Durante toda a investigação, a equipe de especialistas respeitou as acusações das mulheres que se manifestaram nos casos de Philippe e Vanier.
Eles atuaram sob o princípio de um “equilíbrio de probabilidades” em vez de “para além de qualquer suspeita”; reconheceram o fato de que ambos haviam morrido (Philippe em 1993, e Vanier em 2019); mas também foram capazes de acessar materiais de arquivo até então indisponíveis, incluindo uma densa correspondência entre Philippe e Vanier.
Além disso, eles conseguiram realizar algumas entrevistas com o próprio Vanier, em uma das quais ele reconheceu um relacionamento que ele teve nos anos 1970, que ele acreditava ser recíproco.
Não há nenhuma ilegalidade em nada disso; nenhum crime contra jovens ou deficientes; nenhum pedido de indenização.

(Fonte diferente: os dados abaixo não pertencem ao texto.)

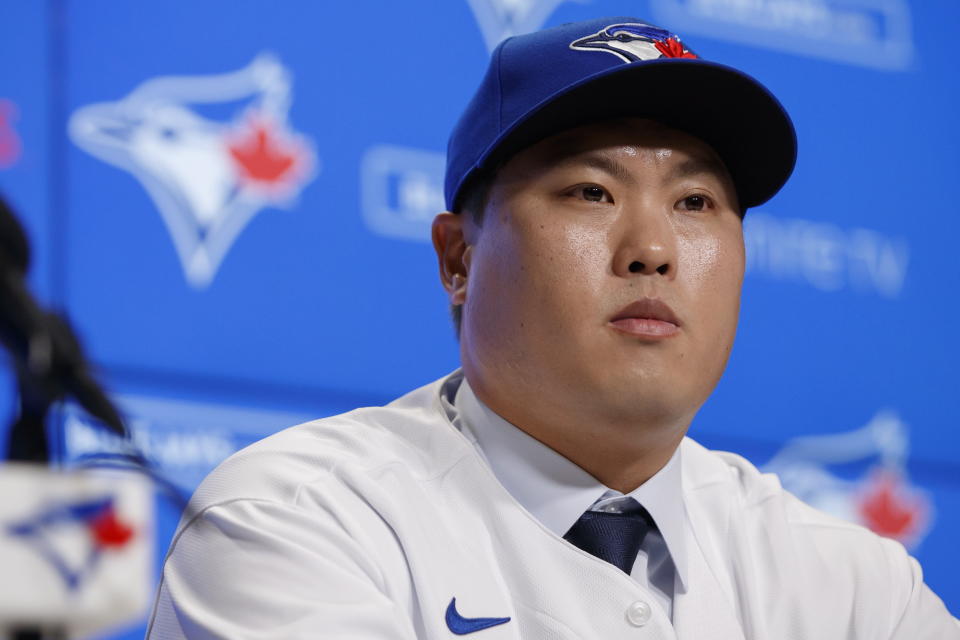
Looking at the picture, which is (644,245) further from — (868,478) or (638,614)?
(868,478)

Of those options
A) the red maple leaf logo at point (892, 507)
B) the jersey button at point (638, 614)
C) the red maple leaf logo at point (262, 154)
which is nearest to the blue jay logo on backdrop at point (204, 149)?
the red maple leaf logo at point (262, 154)

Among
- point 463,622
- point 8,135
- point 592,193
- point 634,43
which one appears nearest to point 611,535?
point 463,622

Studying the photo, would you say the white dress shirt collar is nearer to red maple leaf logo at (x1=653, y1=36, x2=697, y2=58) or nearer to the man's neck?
the man's neck

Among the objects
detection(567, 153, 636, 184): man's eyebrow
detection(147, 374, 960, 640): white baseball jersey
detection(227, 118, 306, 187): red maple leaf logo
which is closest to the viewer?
detection(147, 374, 960, 640): white baseball jersey

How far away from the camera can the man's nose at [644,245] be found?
1018mm

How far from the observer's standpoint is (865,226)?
2.12 meters

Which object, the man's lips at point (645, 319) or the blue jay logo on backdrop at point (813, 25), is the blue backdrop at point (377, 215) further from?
the man's lips at point (645, 319)

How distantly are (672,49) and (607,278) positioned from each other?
241 mm

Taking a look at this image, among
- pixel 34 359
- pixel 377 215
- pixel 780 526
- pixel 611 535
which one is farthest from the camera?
pixel 377 215

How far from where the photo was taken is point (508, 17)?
1908 millimetres

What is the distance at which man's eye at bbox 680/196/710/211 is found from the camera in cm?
109

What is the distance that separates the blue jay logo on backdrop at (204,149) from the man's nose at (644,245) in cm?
74

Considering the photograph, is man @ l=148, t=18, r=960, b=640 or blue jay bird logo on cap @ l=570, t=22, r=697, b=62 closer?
man @ l=148, t=18, r=960, b=640

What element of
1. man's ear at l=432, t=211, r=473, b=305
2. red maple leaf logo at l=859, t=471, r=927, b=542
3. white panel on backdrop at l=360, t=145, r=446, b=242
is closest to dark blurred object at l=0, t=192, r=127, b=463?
man's ear at l=432, t=211, r=473, b=305
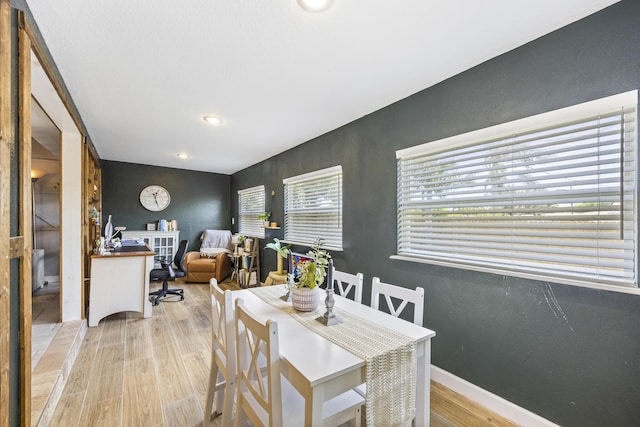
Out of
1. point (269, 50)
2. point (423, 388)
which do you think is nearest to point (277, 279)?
point (423, 388)

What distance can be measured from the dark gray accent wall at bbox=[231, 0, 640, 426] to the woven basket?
109cm

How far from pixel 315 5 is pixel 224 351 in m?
1.96

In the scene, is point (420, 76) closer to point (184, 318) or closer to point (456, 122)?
point (456, 122)

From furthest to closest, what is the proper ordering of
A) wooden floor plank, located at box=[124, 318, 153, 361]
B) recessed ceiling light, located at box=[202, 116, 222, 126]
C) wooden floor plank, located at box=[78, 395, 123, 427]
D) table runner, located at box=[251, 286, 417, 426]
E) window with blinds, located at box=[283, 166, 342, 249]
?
1. window with blinds, located at box=[283, 166, 342, 249]
2. recessed ceiling light, located at box=[202, 116, 222, 126]
3. wooden floor plank, located at box=[124, 318, 153, 361]
4. wooden floor plank, located at box=[78, 395, 123, 427]
5. table runner, located at box=[251, 286, 417, 426]

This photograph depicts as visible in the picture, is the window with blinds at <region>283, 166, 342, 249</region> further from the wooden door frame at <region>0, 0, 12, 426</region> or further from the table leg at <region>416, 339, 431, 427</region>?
the wooden door frame at <region>0, 0, 12, 426</region>

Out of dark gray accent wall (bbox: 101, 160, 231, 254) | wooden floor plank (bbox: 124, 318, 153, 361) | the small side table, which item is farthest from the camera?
dark gray accent wall (bbox: 101, 160, 231, 254)

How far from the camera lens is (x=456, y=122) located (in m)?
2.14

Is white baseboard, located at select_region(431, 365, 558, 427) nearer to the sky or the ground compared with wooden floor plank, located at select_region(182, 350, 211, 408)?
nearer to the sky

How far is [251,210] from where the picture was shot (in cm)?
570

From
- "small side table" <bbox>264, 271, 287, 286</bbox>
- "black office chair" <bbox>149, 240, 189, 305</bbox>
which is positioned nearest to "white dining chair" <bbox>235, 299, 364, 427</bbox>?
"small side table" <bbox>264, 271, 287, 286</bbox>

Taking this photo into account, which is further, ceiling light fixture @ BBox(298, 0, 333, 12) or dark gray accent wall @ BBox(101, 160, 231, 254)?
dark gray accent wall @ BBox(101, 160, 231, 254)

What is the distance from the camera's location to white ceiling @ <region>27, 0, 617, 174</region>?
1.50 m

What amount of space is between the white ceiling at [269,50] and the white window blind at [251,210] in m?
2.39

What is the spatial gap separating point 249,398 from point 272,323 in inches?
22.3
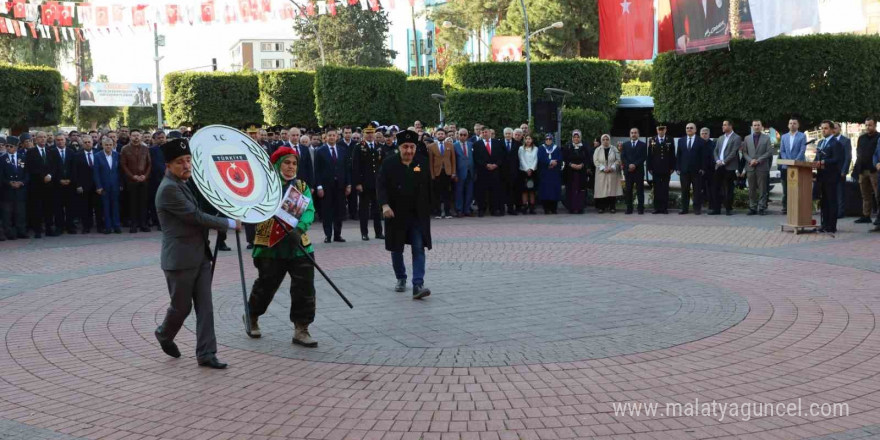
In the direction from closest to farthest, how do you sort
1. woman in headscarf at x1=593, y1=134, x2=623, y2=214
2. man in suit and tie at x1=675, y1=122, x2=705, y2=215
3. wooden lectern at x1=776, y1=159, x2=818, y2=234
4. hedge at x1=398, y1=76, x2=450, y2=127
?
wooden lectern at x1=776, y1=159, x2=818, y2=234
man in suit and tie at x1=675, y1=122, x2=705, y2=215
woman in headscarf at x1=593, y1=134, x2=623, y2=214
hedge at x1=398, y1=76, x2=450, y2=127

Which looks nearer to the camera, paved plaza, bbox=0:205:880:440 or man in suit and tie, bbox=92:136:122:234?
paved plaza, bbox=0:205:880:440

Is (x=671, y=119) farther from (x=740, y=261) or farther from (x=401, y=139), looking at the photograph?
(x=401, y=139)

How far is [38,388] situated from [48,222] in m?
12.1

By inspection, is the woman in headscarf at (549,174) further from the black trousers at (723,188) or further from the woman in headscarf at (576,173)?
the black trousers at (723,188)

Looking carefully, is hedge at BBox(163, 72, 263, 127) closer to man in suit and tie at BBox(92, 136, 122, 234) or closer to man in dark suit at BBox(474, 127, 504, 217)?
man in suit and tie at BBox(92, 136, 122, 234)

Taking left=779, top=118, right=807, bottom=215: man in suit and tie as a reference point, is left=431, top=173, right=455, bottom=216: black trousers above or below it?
below

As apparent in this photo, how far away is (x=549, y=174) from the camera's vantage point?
19.7m

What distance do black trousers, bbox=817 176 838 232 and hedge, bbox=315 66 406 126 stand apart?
25.3m

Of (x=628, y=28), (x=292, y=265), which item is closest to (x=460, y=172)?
(x=628, y=28)

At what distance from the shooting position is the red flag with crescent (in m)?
6.88

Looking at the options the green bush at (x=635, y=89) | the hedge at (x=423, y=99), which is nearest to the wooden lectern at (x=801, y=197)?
the green bush at (x=635, y=89)

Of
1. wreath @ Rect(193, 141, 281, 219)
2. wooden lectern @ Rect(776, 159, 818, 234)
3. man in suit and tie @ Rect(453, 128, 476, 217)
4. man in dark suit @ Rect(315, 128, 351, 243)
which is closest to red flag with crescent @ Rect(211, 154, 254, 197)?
wreath @ Rect(193, 141, 281, 219)

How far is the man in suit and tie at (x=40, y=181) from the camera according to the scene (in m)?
16.6

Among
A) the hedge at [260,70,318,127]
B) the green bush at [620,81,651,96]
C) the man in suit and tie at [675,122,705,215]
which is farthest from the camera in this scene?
the green bush at [620,81,651,96]
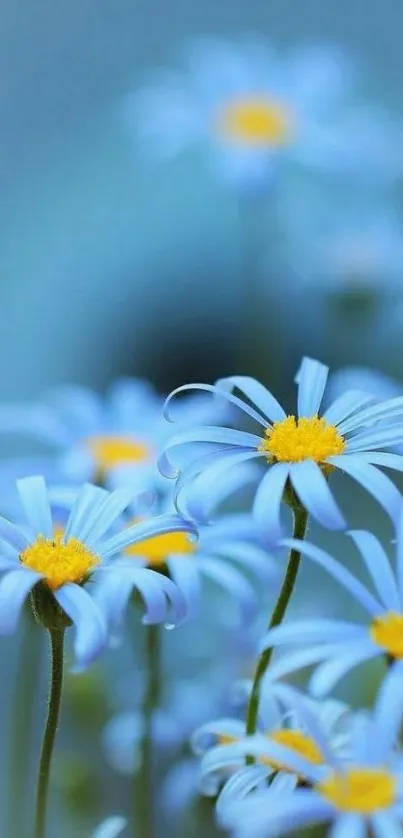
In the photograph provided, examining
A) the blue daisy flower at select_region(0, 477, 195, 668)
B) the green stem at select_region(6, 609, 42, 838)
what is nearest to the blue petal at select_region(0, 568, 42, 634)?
the blue daisy flower at select_region(0, 477, 195, 668)

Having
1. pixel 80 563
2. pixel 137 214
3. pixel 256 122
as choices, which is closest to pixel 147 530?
pixel 80 563

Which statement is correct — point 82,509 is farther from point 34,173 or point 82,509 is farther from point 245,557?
point 34,173

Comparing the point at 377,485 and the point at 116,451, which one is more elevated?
the point at 116,451

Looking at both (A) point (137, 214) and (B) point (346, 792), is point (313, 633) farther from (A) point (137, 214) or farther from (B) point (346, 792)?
(A) point (137, 214)

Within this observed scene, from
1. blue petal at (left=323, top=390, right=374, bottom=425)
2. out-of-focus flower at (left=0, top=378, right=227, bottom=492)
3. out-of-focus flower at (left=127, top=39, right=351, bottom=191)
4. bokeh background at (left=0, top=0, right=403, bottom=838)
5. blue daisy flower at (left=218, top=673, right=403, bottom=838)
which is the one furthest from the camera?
bokeh background at (left=0, top=0, right=403, bottom=838)

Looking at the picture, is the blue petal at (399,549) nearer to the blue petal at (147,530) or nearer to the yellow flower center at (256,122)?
the blue petal at (147,530)

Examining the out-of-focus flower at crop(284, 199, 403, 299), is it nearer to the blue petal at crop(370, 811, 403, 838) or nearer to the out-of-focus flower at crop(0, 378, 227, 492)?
the out-of-focus flower at crop(0, 378, 227, 492)
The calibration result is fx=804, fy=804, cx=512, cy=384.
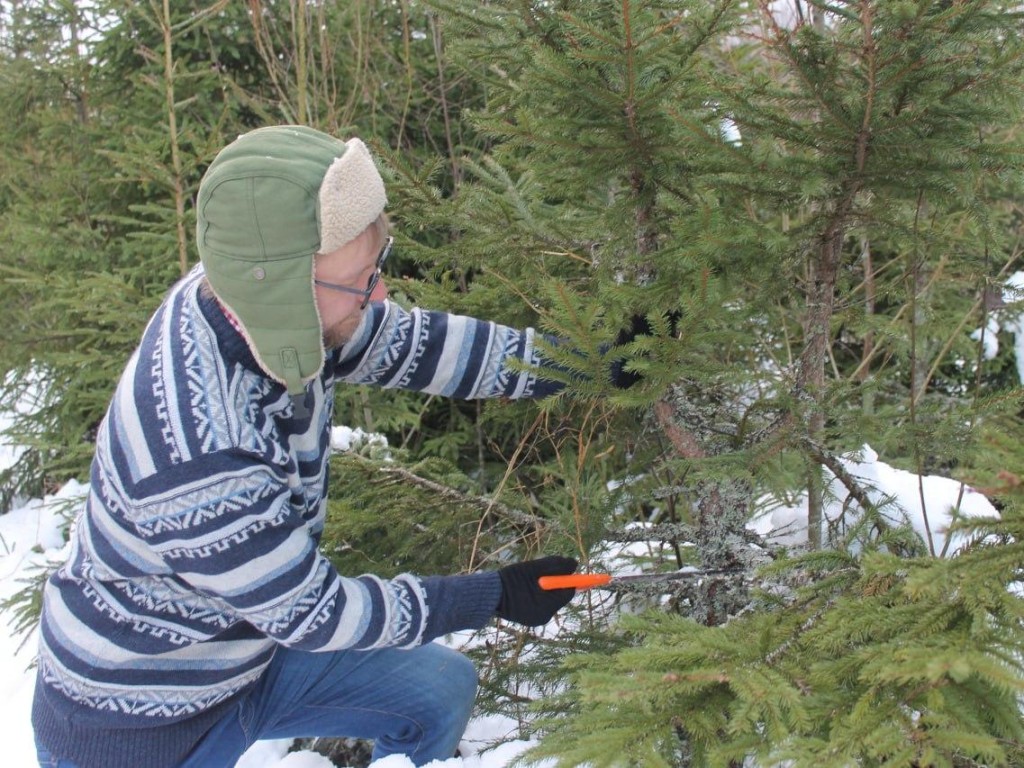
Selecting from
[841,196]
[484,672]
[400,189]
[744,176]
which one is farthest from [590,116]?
[484,672]

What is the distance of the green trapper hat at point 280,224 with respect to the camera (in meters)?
1.47

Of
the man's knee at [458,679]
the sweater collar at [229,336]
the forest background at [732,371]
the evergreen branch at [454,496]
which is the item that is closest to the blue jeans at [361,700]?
the man's knee at [458,679]

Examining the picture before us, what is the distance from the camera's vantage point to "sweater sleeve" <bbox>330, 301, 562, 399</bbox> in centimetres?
214

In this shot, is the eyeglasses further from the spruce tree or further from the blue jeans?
the blue jeans

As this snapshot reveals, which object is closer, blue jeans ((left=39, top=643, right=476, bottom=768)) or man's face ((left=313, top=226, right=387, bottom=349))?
man's face ((left=313, top=226, right=387, bottom=349))

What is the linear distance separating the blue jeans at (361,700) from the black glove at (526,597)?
0.40 metres

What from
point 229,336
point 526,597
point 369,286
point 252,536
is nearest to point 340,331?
point 369,286

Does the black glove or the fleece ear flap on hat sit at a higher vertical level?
the fleece ear flap on hat

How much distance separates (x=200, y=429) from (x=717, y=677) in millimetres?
1009

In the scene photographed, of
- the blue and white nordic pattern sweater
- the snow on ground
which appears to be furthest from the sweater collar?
the snow on ground

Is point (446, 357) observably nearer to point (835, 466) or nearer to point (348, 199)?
point (348, 199)

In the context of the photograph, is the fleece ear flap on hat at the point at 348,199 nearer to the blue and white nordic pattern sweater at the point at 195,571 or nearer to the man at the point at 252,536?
the man at the point at 252,536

Apenas um esforço triste, mas determinado, de purificar as águas da percepção, de ouvir as vítimas com compaixão, de olhar para as origens da L’Arche sem piscar os olhos, de começar as tarefas de cura e de dizer a verdade.
Mentiras e enganos, subterfúgios e evasão comprometeram a integridade da missão da L’Arche. Mas o órgão internacional responsável pela investigação está comprometido – com uma dignidade moderada e eloquente, na minha opinião – em recuperar o seu propósito e em garantir a sua sobrevivência desmistificando as suas origens, responsabilizando o pai e o filho espirituais, e corrigindo os males cometidos.
Permitam-me concluir com uma passagem da minha biografia prestes a ser reciclada que fala do bem duradouro da visão de Vanier, um bem que não deve ser apagado da nossa memória, um bem que nos permite ver além do fundador fraturado, até à verdade mais profunda da nossa humanidade ferida:
“A ‘espiritualidade dos feridos’ de Vanier é uma espiritualidade enredada no mundo de corpos feridos, de mentes feridas, de espíritos feridos. Vanier sabe escancarar a ‘praga da cerebração’ de Albert Camus que envenena a nossa cultura. Para expor ao ar livre as falácias da razão, devemos permitir que ‘os feridos’ curem as nossas feridas e toquem as nossas cicatrizes invisíveis do coração e da mente.”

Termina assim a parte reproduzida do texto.